* Try it: What lines of the material below include the string "Tanzania"? Copy all of them.

* Supplied information:
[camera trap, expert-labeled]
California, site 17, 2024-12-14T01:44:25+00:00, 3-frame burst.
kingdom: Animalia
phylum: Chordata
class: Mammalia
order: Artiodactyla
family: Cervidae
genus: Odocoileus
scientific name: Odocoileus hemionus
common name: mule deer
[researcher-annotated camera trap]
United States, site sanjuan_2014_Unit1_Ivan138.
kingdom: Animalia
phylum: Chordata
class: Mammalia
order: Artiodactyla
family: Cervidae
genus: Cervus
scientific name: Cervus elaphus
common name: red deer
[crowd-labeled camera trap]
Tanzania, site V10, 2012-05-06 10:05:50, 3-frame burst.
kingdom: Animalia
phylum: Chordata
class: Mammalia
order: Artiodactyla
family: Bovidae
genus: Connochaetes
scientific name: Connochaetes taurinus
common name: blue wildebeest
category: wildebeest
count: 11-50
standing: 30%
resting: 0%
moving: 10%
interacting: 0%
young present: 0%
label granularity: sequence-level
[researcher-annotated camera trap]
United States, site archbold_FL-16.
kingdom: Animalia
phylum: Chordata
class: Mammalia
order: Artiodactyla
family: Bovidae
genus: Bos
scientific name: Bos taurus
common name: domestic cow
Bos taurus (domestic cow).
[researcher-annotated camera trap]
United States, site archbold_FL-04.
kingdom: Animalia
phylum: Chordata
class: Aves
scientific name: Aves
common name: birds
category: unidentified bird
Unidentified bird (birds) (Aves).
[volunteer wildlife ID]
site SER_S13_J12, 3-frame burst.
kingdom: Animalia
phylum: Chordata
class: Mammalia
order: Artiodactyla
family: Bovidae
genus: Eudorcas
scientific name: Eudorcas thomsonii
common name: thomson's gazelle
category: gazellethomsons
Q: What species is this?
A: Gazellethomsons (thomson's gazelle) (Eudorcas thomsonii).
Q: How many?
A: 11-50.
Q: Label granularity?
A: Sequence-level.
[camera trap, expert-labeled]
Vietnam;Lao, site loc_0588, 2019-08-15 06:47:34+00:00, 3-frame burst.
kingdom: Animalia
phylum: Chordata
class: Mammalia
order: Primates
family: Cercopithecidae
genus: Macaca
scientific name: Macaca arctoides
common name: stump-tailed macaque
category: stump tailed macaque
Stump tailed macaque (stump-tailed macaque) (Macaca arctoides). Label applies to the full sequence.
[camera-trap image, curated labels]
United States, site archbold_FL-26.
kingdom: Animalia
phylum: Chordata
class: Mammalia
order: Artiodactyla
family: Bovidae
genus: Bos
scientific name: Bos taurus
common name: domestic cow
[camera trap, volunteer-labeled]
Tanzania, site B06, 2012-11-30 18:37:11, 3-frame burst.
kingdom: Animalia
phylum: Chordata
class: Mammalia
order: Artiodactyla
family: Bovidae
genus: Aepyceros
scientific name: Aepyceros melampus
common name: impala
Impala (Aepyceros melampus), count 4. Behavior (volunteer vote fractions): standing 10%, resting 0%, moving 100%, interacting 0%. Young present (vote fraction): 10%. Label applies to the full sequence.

* Result for this exercise:
Tanzania, site V10, 2012-05-06 10:05:50, 3-frame burst.
Tanzania, site B06, 2012-11-30 18:37:11, 3-frame burst.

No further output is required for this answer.